Directive ▸ Present every line of the material below as a numbered list, leaving out the blank lines.

The data ▸

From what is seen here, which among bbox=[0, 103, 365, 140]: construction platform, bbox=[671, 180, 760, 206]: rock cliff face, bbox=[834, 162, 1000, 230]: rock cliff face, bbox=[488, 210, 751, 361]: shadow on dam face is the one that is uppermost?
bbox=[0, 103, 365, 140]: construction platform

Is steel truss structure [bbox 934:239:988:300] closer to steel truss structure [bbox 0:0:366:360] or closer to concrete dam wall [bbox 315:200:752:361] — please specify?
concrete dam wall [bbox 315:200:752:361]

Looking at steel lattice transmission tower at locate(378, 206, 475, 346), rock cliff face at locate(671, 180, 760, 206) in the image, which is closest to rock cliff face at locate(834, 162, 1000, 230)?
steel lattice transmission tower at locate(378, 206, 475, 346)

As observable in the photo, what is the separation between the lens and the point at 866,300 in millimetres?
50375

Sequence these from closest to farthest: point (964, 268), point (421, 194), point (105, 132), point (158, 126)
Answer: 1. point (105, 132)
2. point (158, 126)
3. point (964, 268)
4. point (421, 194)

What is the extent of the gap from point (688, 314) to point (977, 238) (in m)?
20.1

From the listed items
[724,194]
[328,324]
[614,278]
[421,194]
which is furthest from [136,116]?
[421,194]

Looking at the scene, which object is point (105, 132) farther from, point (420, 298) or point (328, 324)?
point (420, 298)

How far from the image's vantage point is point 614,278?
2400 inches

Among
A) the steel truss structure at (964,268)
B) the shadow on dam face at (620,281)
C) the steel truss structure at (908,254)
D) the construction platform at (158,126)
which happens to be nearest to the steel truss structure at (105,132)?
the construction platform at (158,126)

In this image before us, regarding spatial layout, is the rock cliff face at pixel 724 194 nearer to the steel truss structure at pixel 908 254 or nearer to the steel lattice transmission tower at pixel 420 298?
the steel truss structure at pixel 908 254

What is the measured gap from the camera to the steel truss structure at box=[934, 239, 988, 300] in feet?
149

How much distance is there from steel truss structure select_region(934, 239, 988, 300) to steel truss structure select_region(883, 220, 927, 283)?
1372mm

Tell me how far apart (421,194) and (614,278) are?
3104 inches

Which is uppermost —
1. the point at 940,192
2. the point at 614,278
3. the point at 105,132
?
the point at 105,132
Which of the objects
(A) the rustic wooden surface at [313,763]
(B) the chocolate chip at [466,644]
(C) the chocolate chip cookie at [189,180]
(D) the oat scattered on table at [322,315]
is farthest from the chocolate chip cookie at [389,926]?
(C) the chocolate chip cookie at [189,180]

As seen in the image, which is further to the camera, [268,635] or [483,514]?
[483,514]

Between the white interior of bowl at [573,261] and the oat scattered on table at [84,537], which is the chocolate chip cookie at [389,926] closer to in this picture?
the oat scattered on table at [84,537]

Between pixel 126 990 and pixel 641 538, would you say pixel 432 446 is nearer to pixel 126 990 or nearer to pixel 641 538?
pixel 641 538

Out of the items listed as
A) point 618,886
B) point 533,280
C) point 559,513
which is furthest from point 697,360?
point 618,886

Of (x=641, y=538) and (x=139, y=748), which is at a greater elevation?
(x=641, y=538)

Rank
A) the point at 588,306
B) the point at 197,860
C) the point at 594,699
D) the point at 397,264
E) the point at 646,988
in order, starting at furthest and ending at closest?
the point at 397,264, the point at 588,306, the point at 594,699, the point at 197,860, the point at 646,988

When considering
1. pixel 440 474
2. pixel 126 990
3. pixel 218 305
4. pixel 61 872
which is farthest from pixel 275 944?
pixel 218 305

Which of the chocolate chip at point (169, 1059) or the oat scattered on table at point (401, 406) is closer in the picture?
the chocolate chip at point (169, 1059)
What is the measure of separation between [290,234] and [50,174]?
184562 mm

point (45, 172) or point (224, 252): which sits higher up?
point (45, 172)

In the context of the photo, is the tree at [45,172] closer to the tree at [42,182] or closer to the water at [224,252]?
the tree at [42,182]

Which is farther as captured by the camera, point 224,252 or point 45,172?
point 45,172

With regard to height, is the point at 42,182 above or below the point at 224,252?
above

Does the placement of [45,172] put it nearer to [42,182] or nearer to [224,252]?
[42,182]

Answer below ▸
1. From what is seen here, which among bbox=[0, 103, 365, 140]: construction platform, bbox=[671, 180, 760, 206]: rock cliff face, bbox=[834, 162, 1000, 230]: rock cliff face, bbox=[488, 210, 751, 361]: shadow on dam face is the one that is uppermost?
2. bbox=[0, 103, 365, 140]: construction platform
3. Is steel truss structure [bbox 934:239:988:300] closer to steel truss structure [bbox 0:0:366:360] or closer to concrete dam wall [bbox 315:200:752:361] — please specify?
4. concrete dam wall [bbox 315:200:752:361]
5. Looking at steel lattice transmission tower at locate(378, 206, 475, 346), rock cliff face at locate(671, 180, 760, 206) in the image, which is closest to rock cliff face at locate(834, 162, 1000, 230)?
6. steel lattice transmission tower at locate(378, 206, 475, 346)
7. As observable in the photo, what is the separation between the lens and the point at 866,300 in millimetres?
8. 50375
9. Sequence these from closest to farthest: point (964, 268), point (421, 194), point (105, 132), point (158, 126)
10. Answer: 1. point (105, 132)
11. 2. point (158, 126)
12. 3. point (964, 268)
13. 4. point (421, 194)
14. What is the extent of the gap from point (688, 314) to point (977, 238) (in m)?
15. 20.1
16. From the listed items
17. [724,194]
18. [328,324]
19. [614,278]
20. [421,194]
21. which is furthest from [136,116]?
22. [421,194]
23. Looking at the scene, which object is point (105, 132) farther from, point (420, 298) or point (328, 324)?
24. point (420, 298)
25. How far from the image's vantage point is point 614,278?
26. 2400 inches
27. Among
28. A) the steel truss structure at (964,268)
29. B) the shadow on dam face at (620,281)
30. C) the steel truss structure at (908,254)
31. D) the construction platform at (158,126)
32. which happens to be nearest to the steel truss structure at (105,132)?
33. the construction platform at (158,126)
34. In this image before us, regarding spatial layout, is the rock cliff face at pixel 724 194 nearer to the steel truss structure at pixel 908 254 or nearer to the steel lattice transmission tower at pixel 420 298?
35. the steel truss structure at pixel 908 254
36. What is the measured gap from the camera to the steel truss structure at box=[934, 239, 988, 300] in feet?
37. 149
38. How much distance is there from steel truss structure select_region(934, 239, 988, 300) to steel truss structure select_region(883, 220, 927, 283)?
39. 1372mm
40. Tell me how far apart (421,194) and (614,278) are?
41. 3104 inches
42. Which is uppermost —
43. 1. the point at 940,192
44. 2. the point at 614,278
45. 3. the point at 105,132
46. ?
47. the point at 105,132
48. Which of the objects
49. (A) the rustic wooden surface at [313,763]
50. (B) the chocolate chip at [466,644]
51. (C) the chocolate chip cookie at [189,180]
52. (D) the oat scattered on table at [322,315]
53. is farthest from the chocolate chip cookie at [389,926]?
54. (C) the chocolate chip cookie at [189,180]
55. As seen in the image, which is further to the camera, [268,635] or [483,514]?
56. [483,514]
57. Between the white interior of bowl at [573,261] and the oat scattered on table at [84,537], which is the chocolate chip cookie at [389,926] closer to in this picture?
58. the oat scattered on table at [84,537]
59. Between pixel 126 990 and pixel 641 538, would you say pixel 432 446 is nearer to pixel 126 990 or nearer to pixel 641 538?
60. pixel 641 538
61. Out of the items listed as
62. A) point 618,886
63. B) point 533,280
64. C) point 559,513
65. which is furthest from point 697,360?
66. point 618,886
67. Of (x=641, y=538) and (x=139, y=748), which is at a greater elevation?
68. (x=641, y=538)
69. Rank
70. A) the point at 588,306
71. B) the point at 197,860
72. C) the point at 594,699
73. D) the point at 397,264
74. E) the point at 646,988
75. in order, starting at furthest and ending at closest?
76. the point at 397,264, the point at 588,306, the point at 594,699, the point at 197,860, the point at 646,988
77. When considering
78. 1. pixel 440 474
79. 2. pixel 126 990
80. 3. pixel 218 305
81. 4. pixel 61 872
82. which is farthest from pixel 275 944?
83. pixel 218 305
84. Which of the chocolate chip at point (169, 1059) or the oat scattered on table at point (401, 406) is closer in the picture?
85. the chocolate chip at point (169, 1059)
86. What is the measure of separation between [290,234] and [50,174]?
87. 184562 mm
88. point (45, 172) or point (224, 252): which sits higher up?
89. point (45, 172)
90. In the context of the photo, is the tree at [45,172] closer to the tree at [42,182] or closer to the water at [224,252]?
91. the tree at [42,182]
92. Which is farther as captured by the camera, point 224,252 or point 45,172?
93. point 45,172
94. With regard to height, is the point at 42,182 above or below the point at 224,252?
95. above
96. Does the placement of [45,172] put it nearer to [42,182] or nearer to [224,252]?
97. [42,182]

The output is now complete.